Dataset extract: Begin

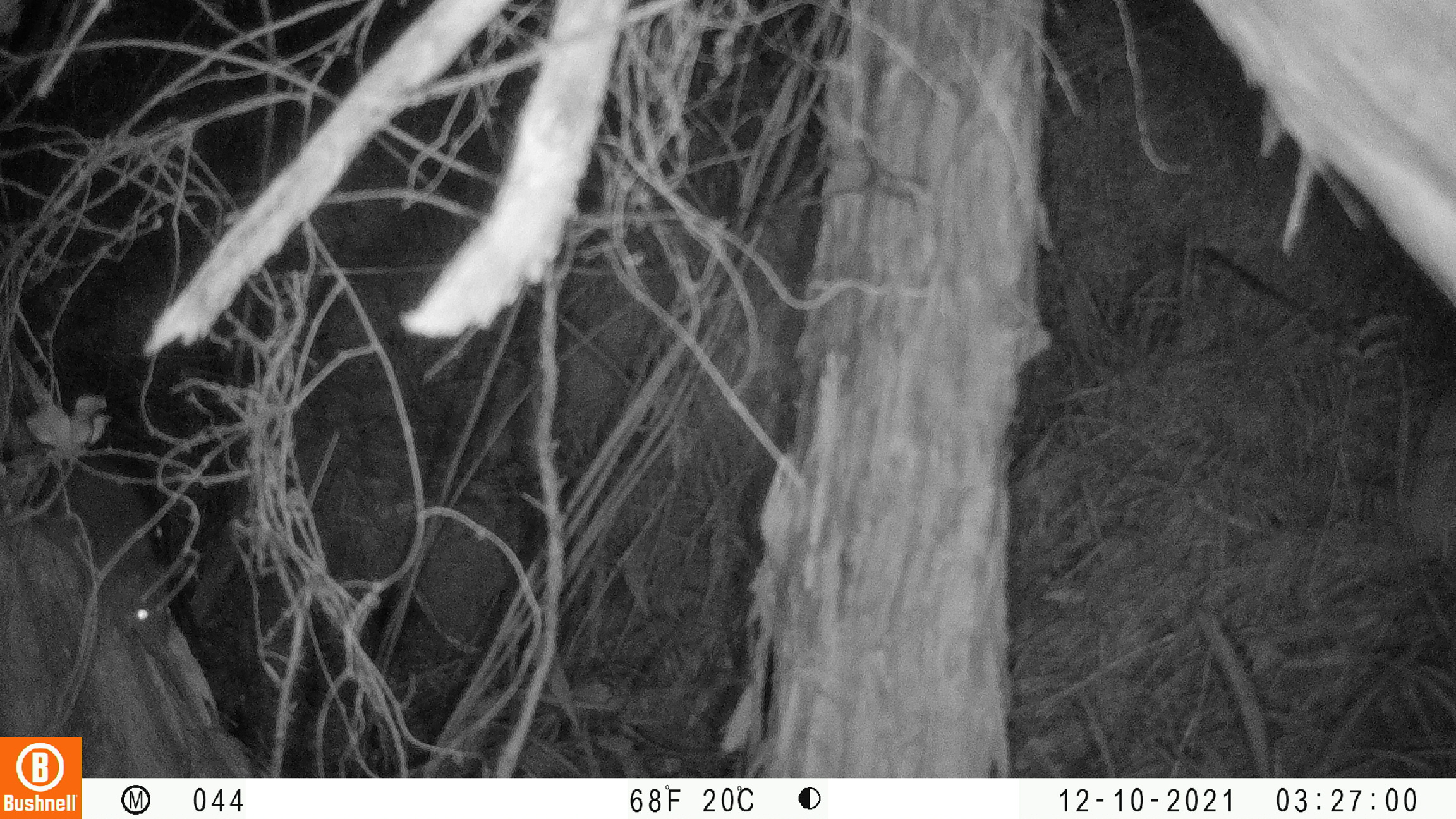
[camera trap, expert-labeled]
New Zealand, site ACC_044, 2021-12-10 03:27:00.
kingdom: Animalia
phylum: Chordata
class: Mammalia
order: Rodentia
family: Muridae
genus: Rattus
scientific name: Rattus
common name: rat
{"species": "rat (Rattus)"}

Dataset extract: End

All of the material shown above needs to be duplicated exactly. Omit every picture.

[camera trap, expert-labeled]
New Zealand, site ACC_044, 2021-12-10 03:27:00.
kingdom: Animalia
phylum: Chordata
class: Mammalia
order: Rodentia
family: Muridae
genus: Rattus
scientific name: Rattus
common name: rat
{"species": "rat (Rattus)"}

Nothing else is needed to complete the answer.